Dear Friends,
We are recommending Buy on our Actionable Ideas "Bajaj Finance" as per following:-
CMP: Rs 2083 Target: Rs 2450 (17% Upside)
Key Points:
Bajaj Finance – Q2 FY19 Result Update: Strong performance
· Operating performance enthuses: Bajaj Finance (BFL) has posted healthy operating performance with the net interest income (NII; calc) growing by 37.6% YoY to Rs2617 crore even as the non-interest income jumped ~3x to Rs48 crore. Opex to NII came in strong, aided by the continued focus on expanding of the company's fee revenue pool along with better opex management. As a result of the same, the Opex to Income ratio (C/I) for the quarter declined to 34.8% from 40.6% y-o-y. Operating expenses being kept under control, resulted in pre-provisioning profit was up by 52.7% YoY and Net profit for the quarter was up by 55% YoY to Rs920 crore. BFL has consistently maintained strong credit rating which helps it maintain attractive CoF, thereby maintaining healthy NIMs even in an adverse rate environment. The company has been diversifying its borrowing mix to bolster its margins, and we believe depost accretion will also be important is this regard.

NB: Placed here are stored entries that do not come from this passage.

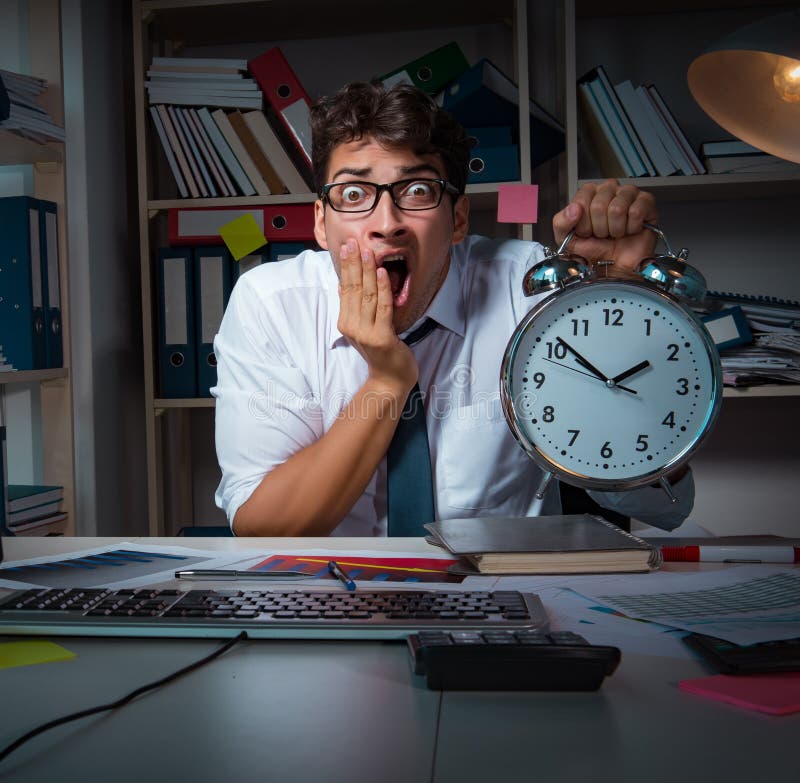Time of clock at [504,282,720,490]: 1:51
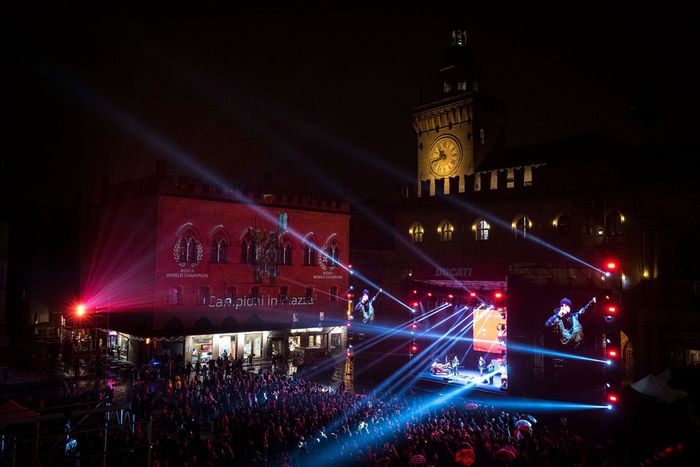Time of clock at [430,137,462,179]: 10:41
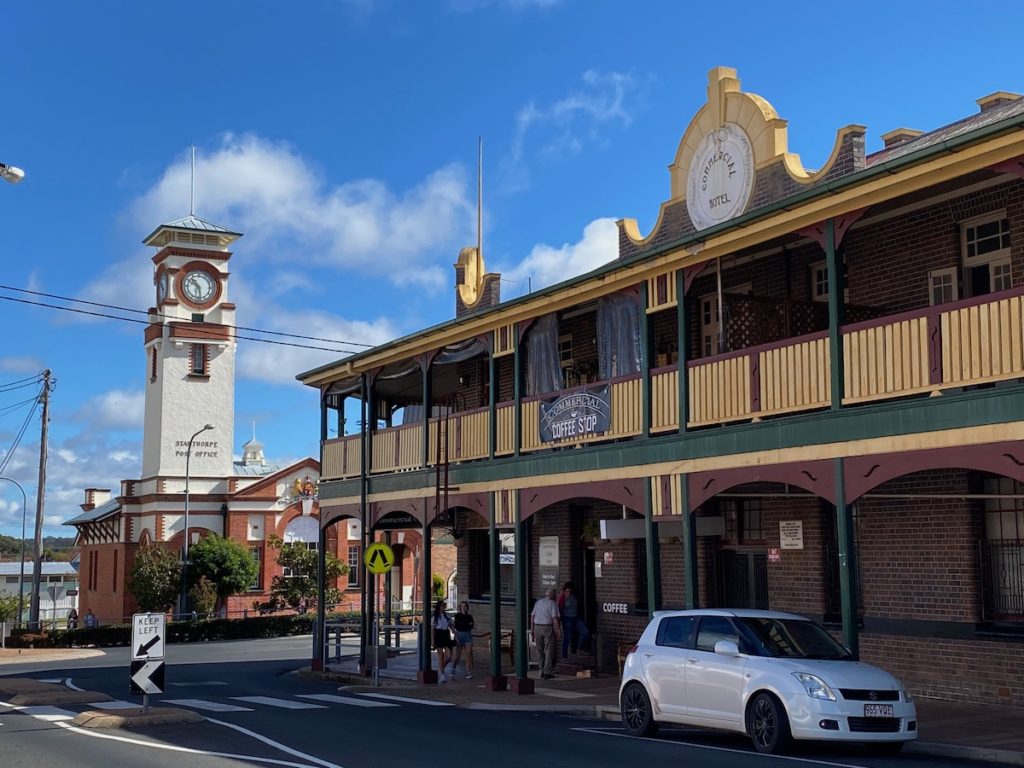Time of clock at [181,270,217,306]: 10:28
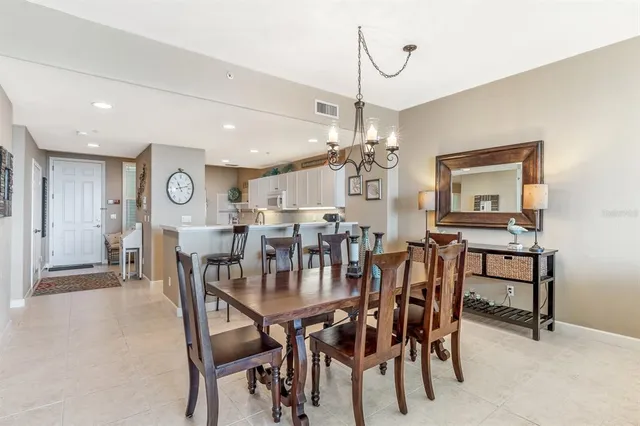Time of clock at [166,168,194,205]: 11:12
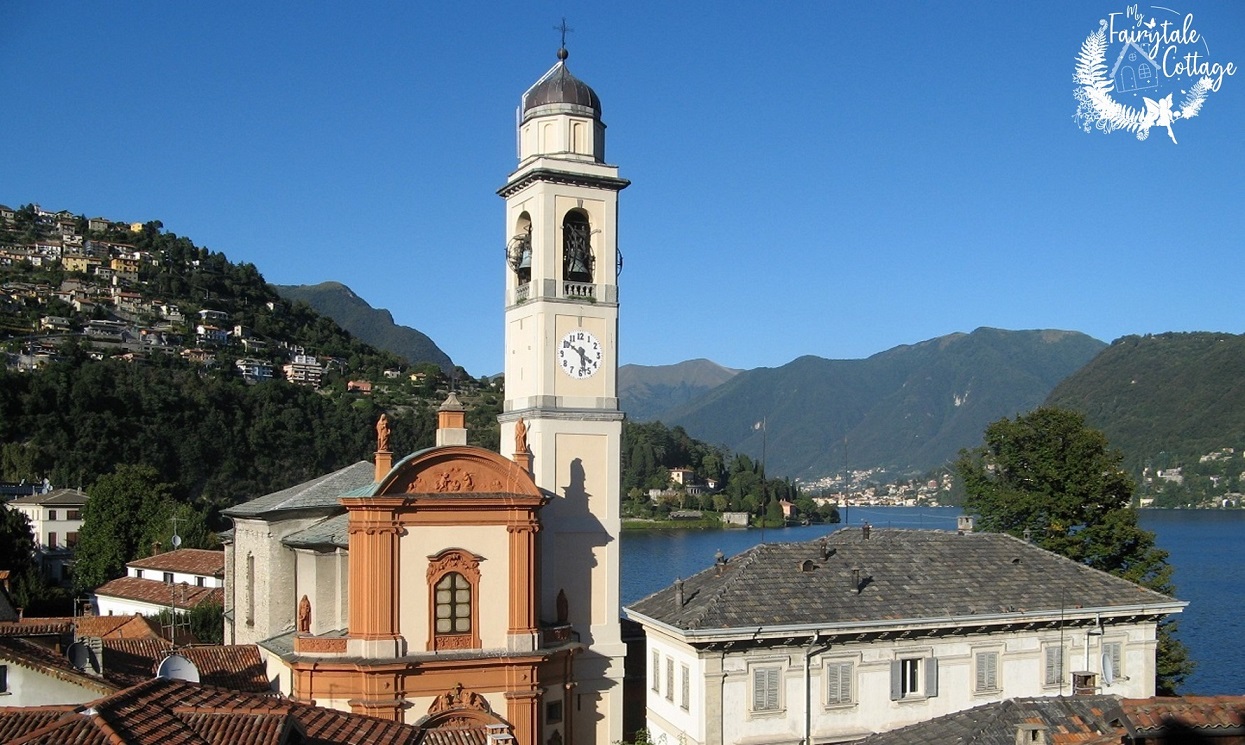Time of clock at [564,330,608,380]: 5:51
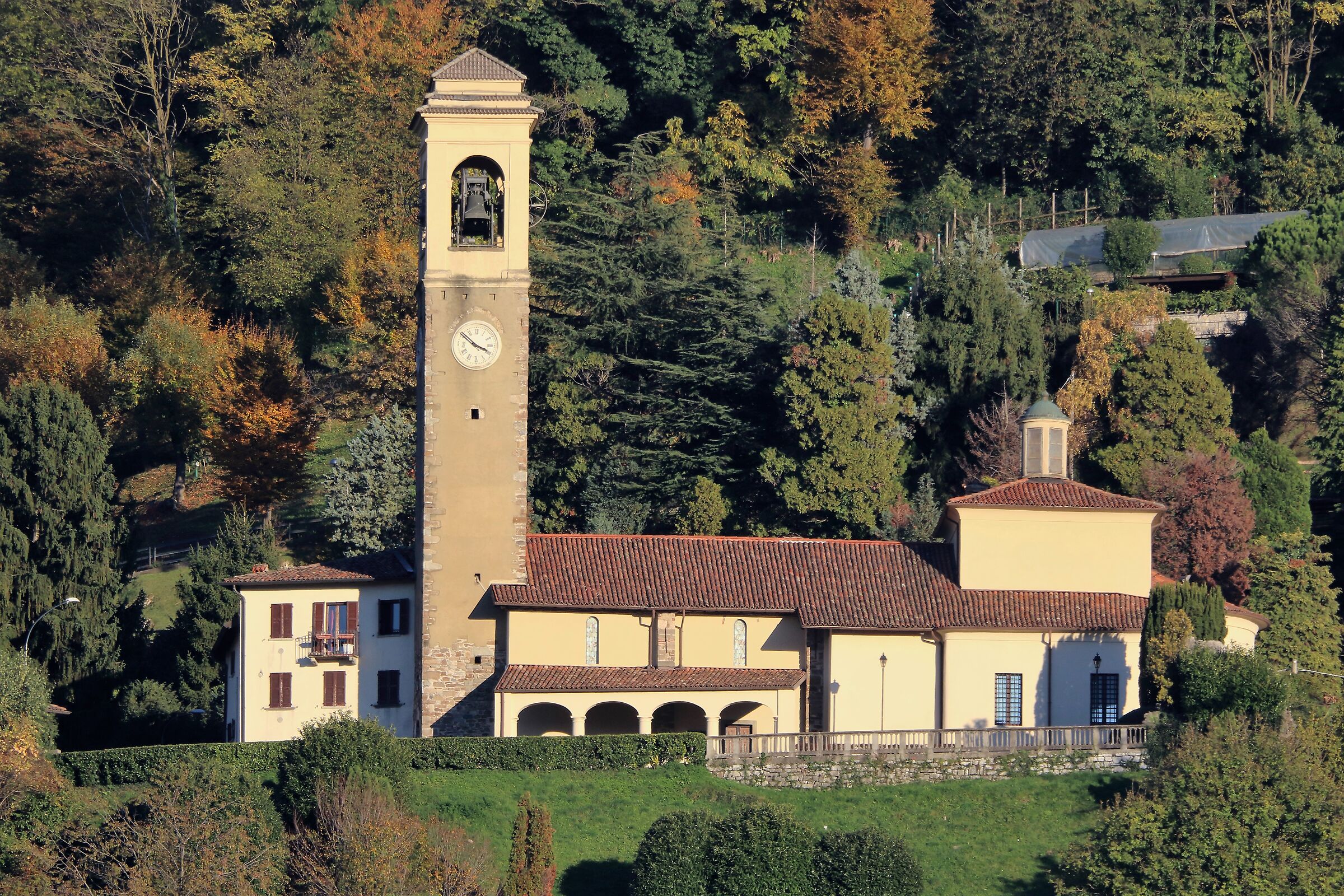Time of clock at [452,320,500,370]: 3:51
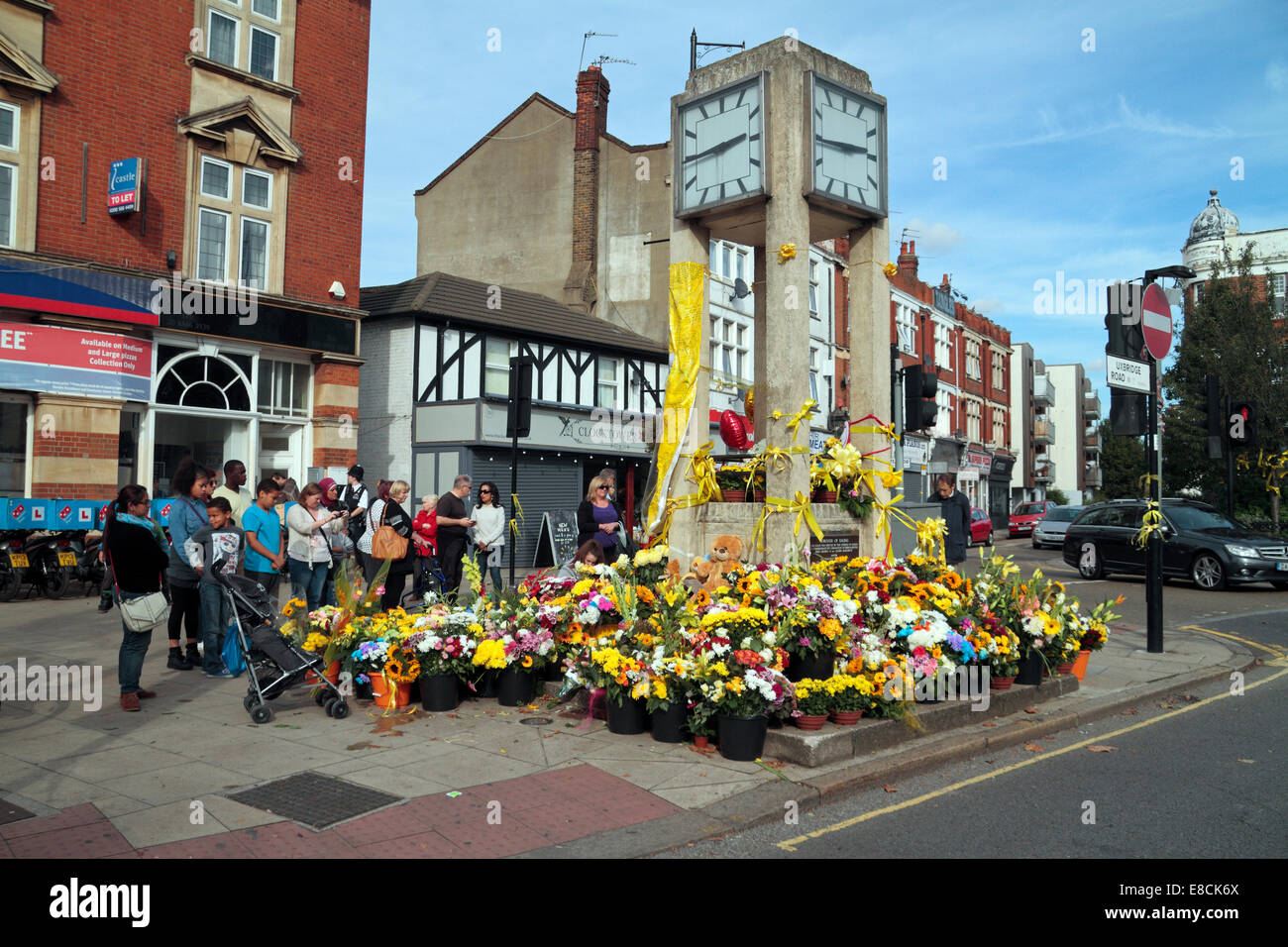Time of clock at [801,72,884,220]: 2:44
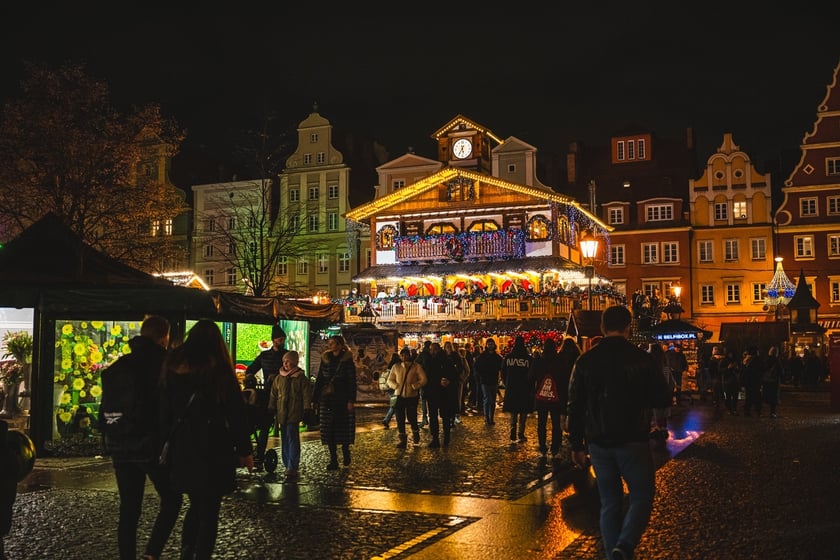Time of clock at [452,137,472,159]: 5:35
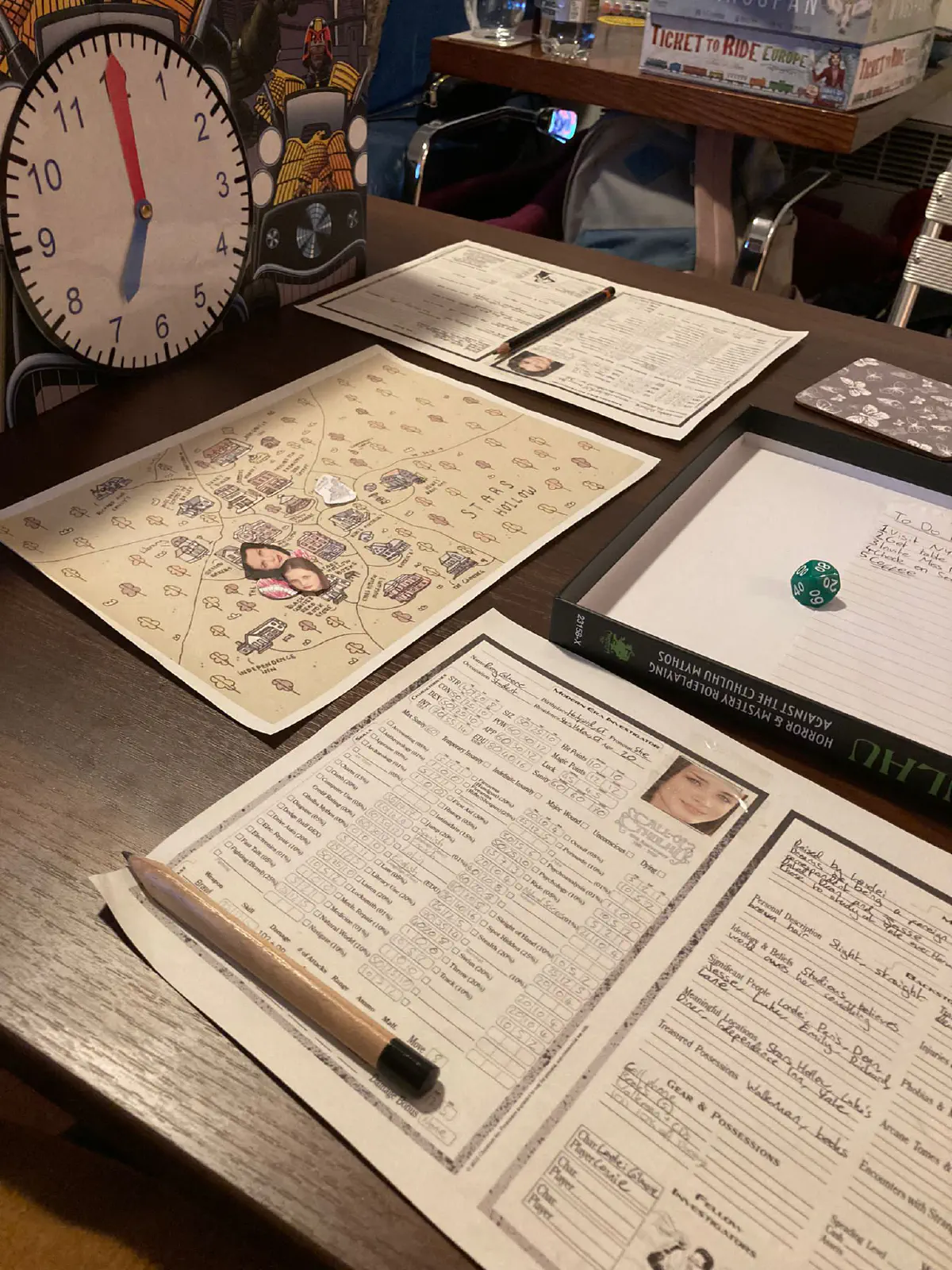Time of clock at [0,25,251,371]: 7:00
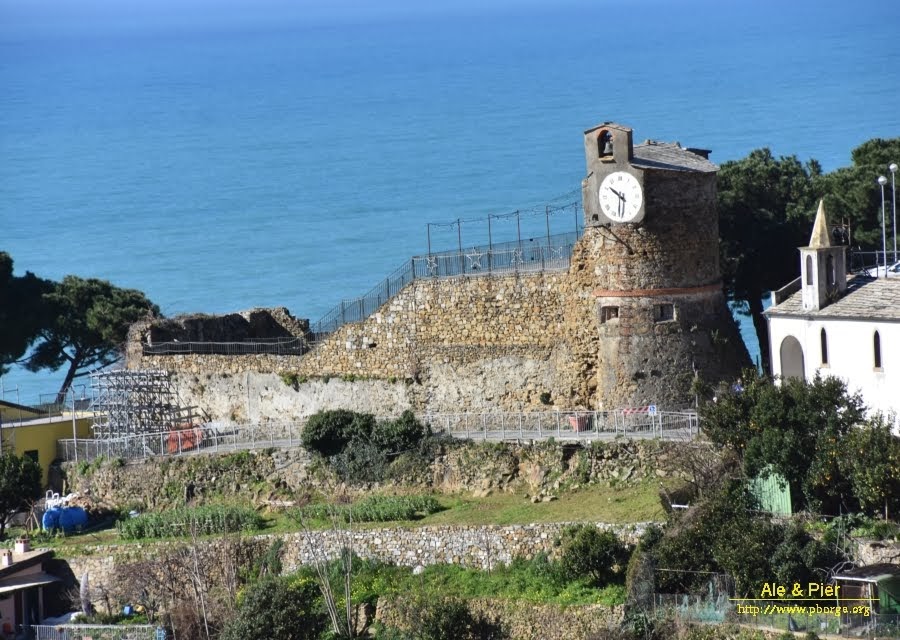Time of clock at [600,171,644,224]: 10:31
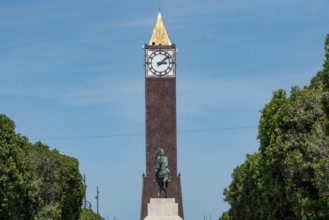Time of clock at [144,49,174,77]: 3:08
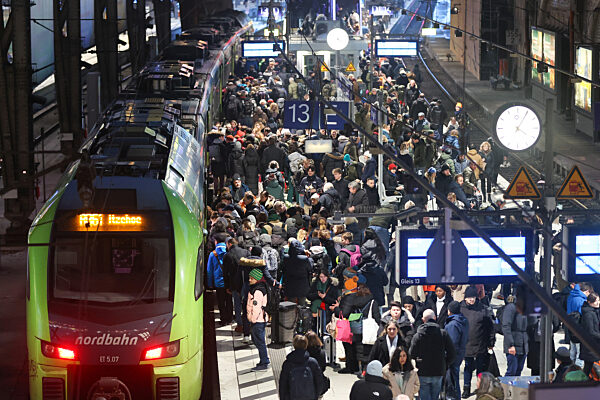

· Healthy business growth, asset quality deteriorates slightly: BFL saw healthy traction in loans growth, with AUM growth of 38% to Rs 100217. Growth was led by the consumer B2C (up 44% yoy), mortgage lending business (up 32% yoy) and commercial lending business (up 38% yoy) segments. Notably, BFL continued to see strong customer traction, as it booked 5.26 million new loans during the quarter, taking its total customer franchise to 30.05 million, up 31% y-o-y. This will be positive for sustaining growth as well as generating cross-sell opportunities for BFL. The existing mortgages portfolio of BFL (both core housing and LAP) will continue to run down gradually on its book, while all incremental sourcing and disbursements will happen in Bajaj Housing Finance Limited (BHFL), which has expanded its Assets under management (AUM) growing to Rs 10712 crore owing to a low base. During the quarter Bajaj Finance witnessed slight deterioration in its asset quality as GNPA ratio increased by 10 BPS on a sequential basis to 1.49% while net NPA ratio increased by 9 BPS to 0.53%. Notably, BFL has Rs 225 crores of fund based exposure to a large financial conglomerate (currently rated D), which is presently standard on BFL's books. BFL has so far provided 10% of this exposure. The exposure however, is backed by escrows on the rental income of the collateral property (which is finished) and we believe that the overhang of the above exposure is largely factored in by the market.
· Outlook: BFL appears well set on a strong and sustainable growth path, after the worry from external/exogenous factors recede. Despite a nascent rural financing book, positives such as an attractive repeat customer base in the core consumer book, a large SME customer base, a rapidly deepening asset offering profile and strong pricing power help BFL maintain its growth and margins. While currently, the management has guided its cautious stance on segments like SME etc, we believe that on a longer term, the company looks well placed to clock 35+% AUM growth. The ability of BFL to create new product categories, leveraging its large customer base and proactive risk management track-record are key positives to support valuations.
· Valuation: Currently, BFL is trading at valuations that prima facie appear to be rich. However, considering strong positives such as a strong growth outlook, pricing power, impressive operating metrics and strong return ratios maintained over time (and likely to improve as asset-heavy business shifted to BHFL) in its favour, we believe the company will likely sustain its premium valuation. We maintain our Buy rating on the stock with a revised price target (PT) of Rs. 2450.